### Scene question records
- - - -

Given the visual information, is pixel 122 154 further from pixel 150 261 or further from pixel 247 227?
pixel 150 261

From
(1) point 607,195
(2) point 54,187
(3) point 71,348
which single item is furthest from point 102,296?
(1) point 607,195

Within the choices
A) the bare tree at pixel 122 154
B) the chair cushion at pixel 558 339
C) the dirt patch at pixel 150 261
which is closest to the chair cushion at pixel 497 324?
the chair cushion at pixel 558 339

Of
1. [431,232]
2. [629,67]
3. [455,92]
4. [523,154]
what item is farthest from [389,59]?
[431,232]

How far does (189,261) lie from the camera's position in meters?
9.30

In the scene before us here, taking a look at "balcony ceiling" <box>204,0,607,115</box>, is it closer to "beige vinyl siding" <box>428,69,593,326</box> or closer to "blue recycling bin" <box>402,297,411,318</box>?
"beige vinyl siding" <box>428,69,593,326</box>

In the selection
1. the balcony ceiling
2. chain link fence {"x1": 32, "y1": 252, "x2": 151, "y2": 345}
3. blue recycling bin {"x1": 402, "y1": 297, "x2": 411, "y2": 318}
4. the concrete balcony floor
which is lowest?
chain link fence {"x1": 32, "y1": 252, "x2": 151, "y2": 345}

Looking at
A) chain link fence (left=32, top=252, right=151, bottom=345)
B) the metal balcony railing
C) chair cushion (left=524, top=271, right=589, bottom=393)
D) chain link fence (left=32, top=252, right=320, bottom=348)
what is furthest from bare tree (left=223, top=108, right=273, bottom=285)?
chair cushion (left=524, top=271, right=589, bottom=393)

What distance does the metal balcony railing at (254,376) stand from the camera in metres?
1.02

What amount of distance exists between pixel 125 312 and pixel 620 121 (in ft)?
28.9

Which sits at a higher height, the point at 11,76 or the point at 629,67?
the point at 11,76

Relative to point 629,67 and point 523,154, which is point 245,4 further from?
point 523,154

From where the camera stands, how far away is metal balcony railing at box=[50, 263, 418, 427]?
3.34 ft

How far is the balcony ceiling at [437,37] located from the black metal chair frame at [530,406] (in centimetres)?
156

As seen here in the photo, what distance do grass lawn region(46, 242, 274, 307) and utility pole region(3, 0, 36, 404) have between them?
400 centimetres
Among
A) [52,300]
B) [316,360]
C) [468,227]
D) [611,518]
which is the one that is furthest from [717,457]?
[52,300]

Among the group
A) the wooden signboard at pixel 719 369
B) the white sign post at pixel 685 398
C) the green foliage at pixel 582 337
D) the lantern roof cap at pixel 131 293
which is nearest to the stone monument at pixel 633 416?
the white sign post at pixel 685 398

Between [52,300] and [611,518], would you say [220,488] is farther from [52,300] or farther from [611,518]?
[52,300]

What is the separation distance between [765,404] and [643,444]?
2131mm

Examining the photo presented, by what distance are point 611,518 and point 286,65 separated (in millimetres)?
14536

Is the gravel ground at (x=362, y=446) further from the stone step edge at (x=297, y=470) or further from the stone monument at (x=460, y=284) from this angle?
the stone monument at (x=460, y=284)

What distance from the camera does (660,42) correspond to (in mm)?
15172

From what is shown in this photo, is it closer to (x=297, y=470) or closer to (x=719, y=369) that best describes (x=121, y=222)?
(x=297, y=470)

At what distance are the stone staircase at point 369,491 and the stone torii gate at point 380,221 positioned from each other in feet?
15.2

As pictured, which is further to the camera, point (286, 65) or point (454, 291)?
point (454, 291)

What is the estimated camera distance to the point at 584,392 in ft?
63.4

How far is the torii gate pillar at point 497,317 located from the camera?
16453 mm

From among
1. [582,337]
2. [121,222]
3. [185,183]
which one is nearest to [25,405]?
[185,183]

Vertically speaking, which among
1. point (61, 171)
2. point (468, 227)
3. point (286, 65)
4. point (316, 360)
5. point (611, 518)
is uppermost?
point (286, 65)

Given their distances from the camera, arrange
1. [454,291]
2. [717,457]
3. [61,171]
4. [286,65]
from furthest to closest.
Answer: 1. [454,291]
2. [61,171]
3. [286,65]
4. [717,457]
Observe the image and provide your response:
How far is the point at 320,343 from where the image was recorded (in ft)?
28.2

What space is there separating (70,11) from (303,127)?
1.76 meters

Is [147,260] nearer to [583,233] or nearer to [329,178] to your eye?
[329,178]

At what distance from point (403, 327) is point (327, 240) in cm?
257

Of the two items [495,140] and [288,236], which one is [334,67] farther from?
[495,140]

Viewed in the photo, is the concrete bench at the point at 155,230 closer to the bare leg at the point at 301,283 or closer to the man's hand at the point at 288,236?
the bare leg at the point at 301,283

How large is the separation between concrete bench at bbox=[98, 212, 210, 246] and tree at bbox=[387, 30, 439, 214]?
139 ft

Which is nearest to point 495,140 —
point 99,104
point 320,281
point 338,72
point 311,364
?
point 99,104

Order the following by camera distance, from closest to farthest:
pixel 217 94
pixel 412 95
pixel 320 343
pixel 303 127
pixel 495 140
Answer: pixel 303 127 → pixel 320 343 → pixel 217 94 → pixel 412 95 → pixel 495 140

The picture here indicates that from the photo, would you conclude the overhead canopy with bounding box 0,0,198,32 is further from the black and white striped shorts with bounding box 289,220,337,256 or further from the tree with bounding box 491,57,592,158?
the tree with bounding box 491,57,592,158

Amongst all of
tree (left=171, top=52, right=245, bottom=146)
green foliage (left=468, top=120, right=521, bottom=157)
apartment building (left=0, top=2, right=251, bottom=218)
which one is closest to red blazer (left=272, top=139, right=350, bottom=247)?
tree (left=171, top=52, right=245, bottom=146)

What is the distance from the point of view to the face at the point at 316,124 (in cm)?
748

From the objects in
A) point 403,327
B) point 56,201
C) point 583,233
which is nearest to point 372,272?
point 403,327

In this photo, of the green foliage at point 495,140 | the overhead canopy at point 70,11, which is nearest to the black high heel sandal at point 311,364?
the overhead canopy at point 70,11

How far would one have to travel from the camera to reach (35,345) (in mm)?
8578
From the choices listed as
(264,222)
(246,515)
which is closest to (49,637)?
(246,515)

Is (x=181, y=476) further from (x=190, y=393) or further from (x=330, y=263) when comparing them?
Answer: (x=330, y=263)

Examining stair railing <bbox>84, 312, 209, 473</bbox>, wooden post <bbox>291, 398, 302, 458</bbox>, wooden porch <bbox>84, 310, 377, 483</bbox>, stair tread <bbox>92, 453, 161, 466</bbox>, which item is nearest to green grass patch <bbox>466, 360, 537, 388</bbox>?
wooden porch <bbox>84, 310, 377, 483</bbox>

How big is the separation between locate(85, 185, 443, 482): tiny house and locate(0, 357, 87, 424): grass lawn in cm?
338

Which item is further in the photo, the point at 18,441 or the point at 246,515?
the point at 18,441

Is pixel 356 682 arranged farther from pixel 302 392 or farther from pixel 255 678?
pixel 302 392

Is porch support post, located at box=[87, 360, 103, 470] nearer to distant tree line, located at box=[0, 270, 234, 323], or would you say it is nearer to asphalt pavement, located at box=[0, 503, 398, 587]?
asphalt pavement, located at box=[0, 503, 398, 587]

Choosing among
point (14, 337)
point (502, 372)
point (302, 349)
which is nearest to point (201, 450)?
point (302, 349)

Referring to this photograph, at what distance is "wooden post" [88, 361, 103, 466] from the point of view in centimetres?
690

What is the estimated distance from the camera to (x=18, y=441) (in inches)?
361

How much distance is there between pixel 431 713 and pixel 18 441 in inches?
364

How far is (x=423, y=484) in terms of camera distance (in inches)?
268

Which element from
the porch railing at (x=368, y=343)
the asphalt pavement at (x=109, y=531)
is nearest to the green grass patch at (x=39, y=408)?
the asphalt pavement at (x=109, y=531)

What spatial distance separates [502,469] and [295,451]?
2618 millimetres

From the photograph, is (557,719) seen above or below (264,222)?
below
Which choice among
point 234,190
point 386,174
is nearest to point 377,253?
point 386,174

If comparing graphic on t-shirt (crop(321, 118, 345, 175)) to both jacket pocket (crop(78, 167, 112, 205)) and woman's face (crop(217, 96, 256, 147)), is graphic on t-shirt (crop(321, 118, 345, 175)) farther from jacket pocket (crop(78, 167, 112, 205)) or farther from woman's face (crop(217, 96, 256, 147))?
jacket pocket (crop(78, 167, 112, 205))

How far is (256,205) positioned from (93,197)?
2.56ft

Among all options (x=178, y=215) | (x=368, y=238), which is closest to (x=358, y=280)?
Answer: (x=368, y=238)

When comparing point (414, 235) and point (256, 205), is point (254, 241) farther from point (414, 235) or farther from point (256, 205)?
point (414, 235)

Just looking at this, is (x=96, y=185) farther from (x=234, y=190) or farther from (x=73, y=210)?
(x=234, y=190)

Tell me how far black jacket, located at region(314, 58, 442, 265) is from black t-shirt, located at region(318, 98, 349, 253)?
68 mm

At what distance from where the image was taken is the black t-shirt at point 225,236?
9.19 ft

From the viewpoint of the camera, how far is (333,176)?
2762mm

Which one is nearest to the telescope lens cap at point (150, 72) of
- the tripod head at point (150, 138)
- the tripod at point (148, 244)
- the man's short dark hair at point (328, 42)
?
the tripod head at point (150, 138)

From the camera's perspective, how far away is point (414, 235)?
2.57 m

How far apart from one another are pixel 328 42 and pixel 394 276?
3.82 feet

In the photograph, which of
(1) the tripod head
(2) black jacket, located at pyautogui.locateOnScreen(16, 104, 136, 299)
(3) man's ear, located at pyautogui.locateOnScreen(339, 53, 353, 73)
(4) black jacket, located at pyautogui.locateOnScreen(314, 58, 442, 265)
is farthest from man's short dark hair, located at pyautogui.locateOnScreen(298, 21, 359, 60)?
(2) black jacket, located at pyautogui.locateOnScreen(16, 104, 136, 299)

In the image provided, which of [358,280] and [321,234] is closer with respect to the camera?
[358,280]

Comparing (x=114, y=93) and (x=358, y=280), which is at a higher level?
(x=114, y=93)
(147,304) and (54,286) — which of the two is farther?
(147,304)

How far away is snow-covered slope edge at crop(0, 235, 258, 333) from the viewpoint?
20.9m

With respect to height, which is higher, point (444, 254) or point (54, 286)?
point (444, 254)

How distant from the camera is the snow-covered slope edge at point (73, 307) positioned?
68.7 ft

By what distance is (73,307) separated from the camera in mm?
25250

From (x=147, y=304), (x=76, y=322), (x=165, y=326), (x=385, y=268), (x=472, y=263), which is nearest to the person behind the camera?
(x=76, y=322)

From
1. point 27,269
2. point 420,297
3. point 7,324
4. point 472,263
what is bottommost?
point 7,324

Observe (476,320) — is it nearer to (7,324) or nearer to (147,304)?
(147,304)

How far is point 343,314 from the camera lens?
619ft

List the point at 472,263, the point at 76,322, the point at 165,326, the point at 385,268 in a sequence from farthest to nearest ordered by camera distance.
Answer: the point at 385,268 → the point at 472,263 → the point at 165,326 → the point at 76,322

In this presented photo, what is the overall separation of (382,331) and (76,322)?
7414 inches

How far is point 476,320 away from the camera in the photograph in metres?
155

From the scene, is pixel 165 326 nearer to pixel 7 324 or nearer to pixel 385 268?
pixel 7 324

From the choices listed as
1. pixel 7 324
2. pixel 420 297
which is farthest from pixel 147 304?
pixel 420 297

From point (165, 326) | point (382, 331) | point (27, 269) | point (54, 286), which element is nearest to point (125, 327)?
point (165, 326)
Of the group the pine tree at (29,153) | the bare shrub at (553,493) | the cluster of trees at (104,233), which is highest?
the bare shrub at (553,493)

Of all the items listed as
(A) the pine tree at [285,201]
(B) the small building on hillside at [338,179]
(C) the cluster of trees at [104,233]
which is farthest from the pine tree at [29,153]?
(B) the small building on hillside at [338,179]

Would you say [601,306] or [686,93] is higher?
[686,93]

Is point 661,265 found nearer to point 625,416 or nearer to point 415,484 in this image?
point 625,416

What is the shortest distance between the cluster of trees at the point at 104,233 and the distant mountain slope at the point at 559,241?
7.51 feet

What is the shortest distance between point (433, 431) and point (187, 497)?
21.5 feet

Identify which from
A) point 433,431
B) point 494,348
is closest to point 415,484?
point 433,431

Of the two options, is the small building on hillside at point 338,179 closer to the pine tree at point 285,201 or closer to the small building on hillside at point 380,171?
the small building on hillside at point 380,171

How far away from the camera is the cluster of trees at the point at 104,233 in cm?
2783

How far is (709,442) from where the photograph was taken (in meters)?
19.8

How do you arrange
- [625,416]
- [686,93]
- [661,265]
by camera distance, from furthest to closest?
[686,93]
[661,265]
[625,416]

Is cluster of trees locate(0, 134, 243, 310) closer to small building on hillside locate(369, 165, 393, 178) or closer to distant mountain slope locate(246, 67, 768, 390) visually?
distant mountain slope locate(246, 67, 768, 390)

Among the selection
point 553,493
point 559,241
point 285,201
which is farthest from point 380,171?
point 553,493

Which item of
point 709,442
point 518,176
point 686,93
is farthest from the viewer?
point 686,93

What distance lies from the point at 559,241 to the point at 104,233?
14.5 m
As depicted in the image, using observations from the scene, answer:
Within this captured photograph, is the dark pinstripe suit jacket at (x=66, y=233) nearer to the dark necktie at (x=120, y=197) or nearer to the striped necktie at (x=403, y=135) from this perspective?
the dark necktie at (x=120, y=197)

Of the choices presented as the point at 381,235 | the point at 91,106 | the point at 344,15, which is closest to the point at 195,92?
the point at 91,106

- - - -

### What to work on
Every line from the line containing "Of all the items listed as" to the last line of the material above must be repeated exactly, and no other line.

### Output of the exercise
Of all the items listed as
(A) the pine tree at [285,201]
(B) the small building on hillside at [338,179]
(C) the cluster of trees at [104,233]
which is farthest from the pine tree at [29,153]?
(B) the small building on hillside at [338,179]

Would you say [601,306] or [686,93] is higher?
[686,93]

Is point 661,265 found nearer to point 625,416 or nearer to point 415,484 in this image?
point 625,416

What is the shortest distance between the cluster of trees at the point at 104,233 and the distant mountain slope at the point at 559,241?
7.51 feet

What is the shortest distance between point (433, 431) and point (187, 497)?
21.5 feet

Identify which from
A) point 433,431
B) point 494,348
is closest to point 415,484?
point 433,431

Of the two options, is the small building on hillside at point 338,179 closer to the pine tree at point 285,201 or closer to the small building on hillside at point 380,171?
the small building on hillside at point 380,171

How far away from the camera is the cluster of trees at the point at 104,233 in cm?
2783

How far is (709,442) from where the photograph was taken (in meters)?
19.8

How do you arrange
- [625,416]
- [686,93]
- [661,265]
by camera distance, from furthest to closest?
[686,93]
[661,265]
[625,416]

Is cluster of trees locate(0, 134, 243, 310) closer to small building on hillside locate(369, 165, 393, 178) or closer to distant mountain slope locate(246, 67, 768, 390) visually?
distant mountain slope locate(246, 67, 768, 390)

Among the selection
point 553,493
point 559,241
point 285,201
which is farthest from point 380,171?
point 553,493

Which item of
point 709,442
point 518,176
point 686,93
is farthest from the viewer?
point 686,93

What distance lies from the point at 559,241 to the point at 104,233?
14.5 m
As depicted in the image, using observations from the scene, answer:
Within this captured photograph, is the dark pinstripe suit jacket at (x=66, y=233) nearer to the dark necktie at (x=120, y=197) or nearer to the striped necktie at (x=403, y=135) from this perspective?
the dark necktie at (x=120, y=197)

Of the choices presented as the point at 381,235 | the point at 91,106 | the point at 344,15, which is closest to the point at 195,92?
the point at 91,106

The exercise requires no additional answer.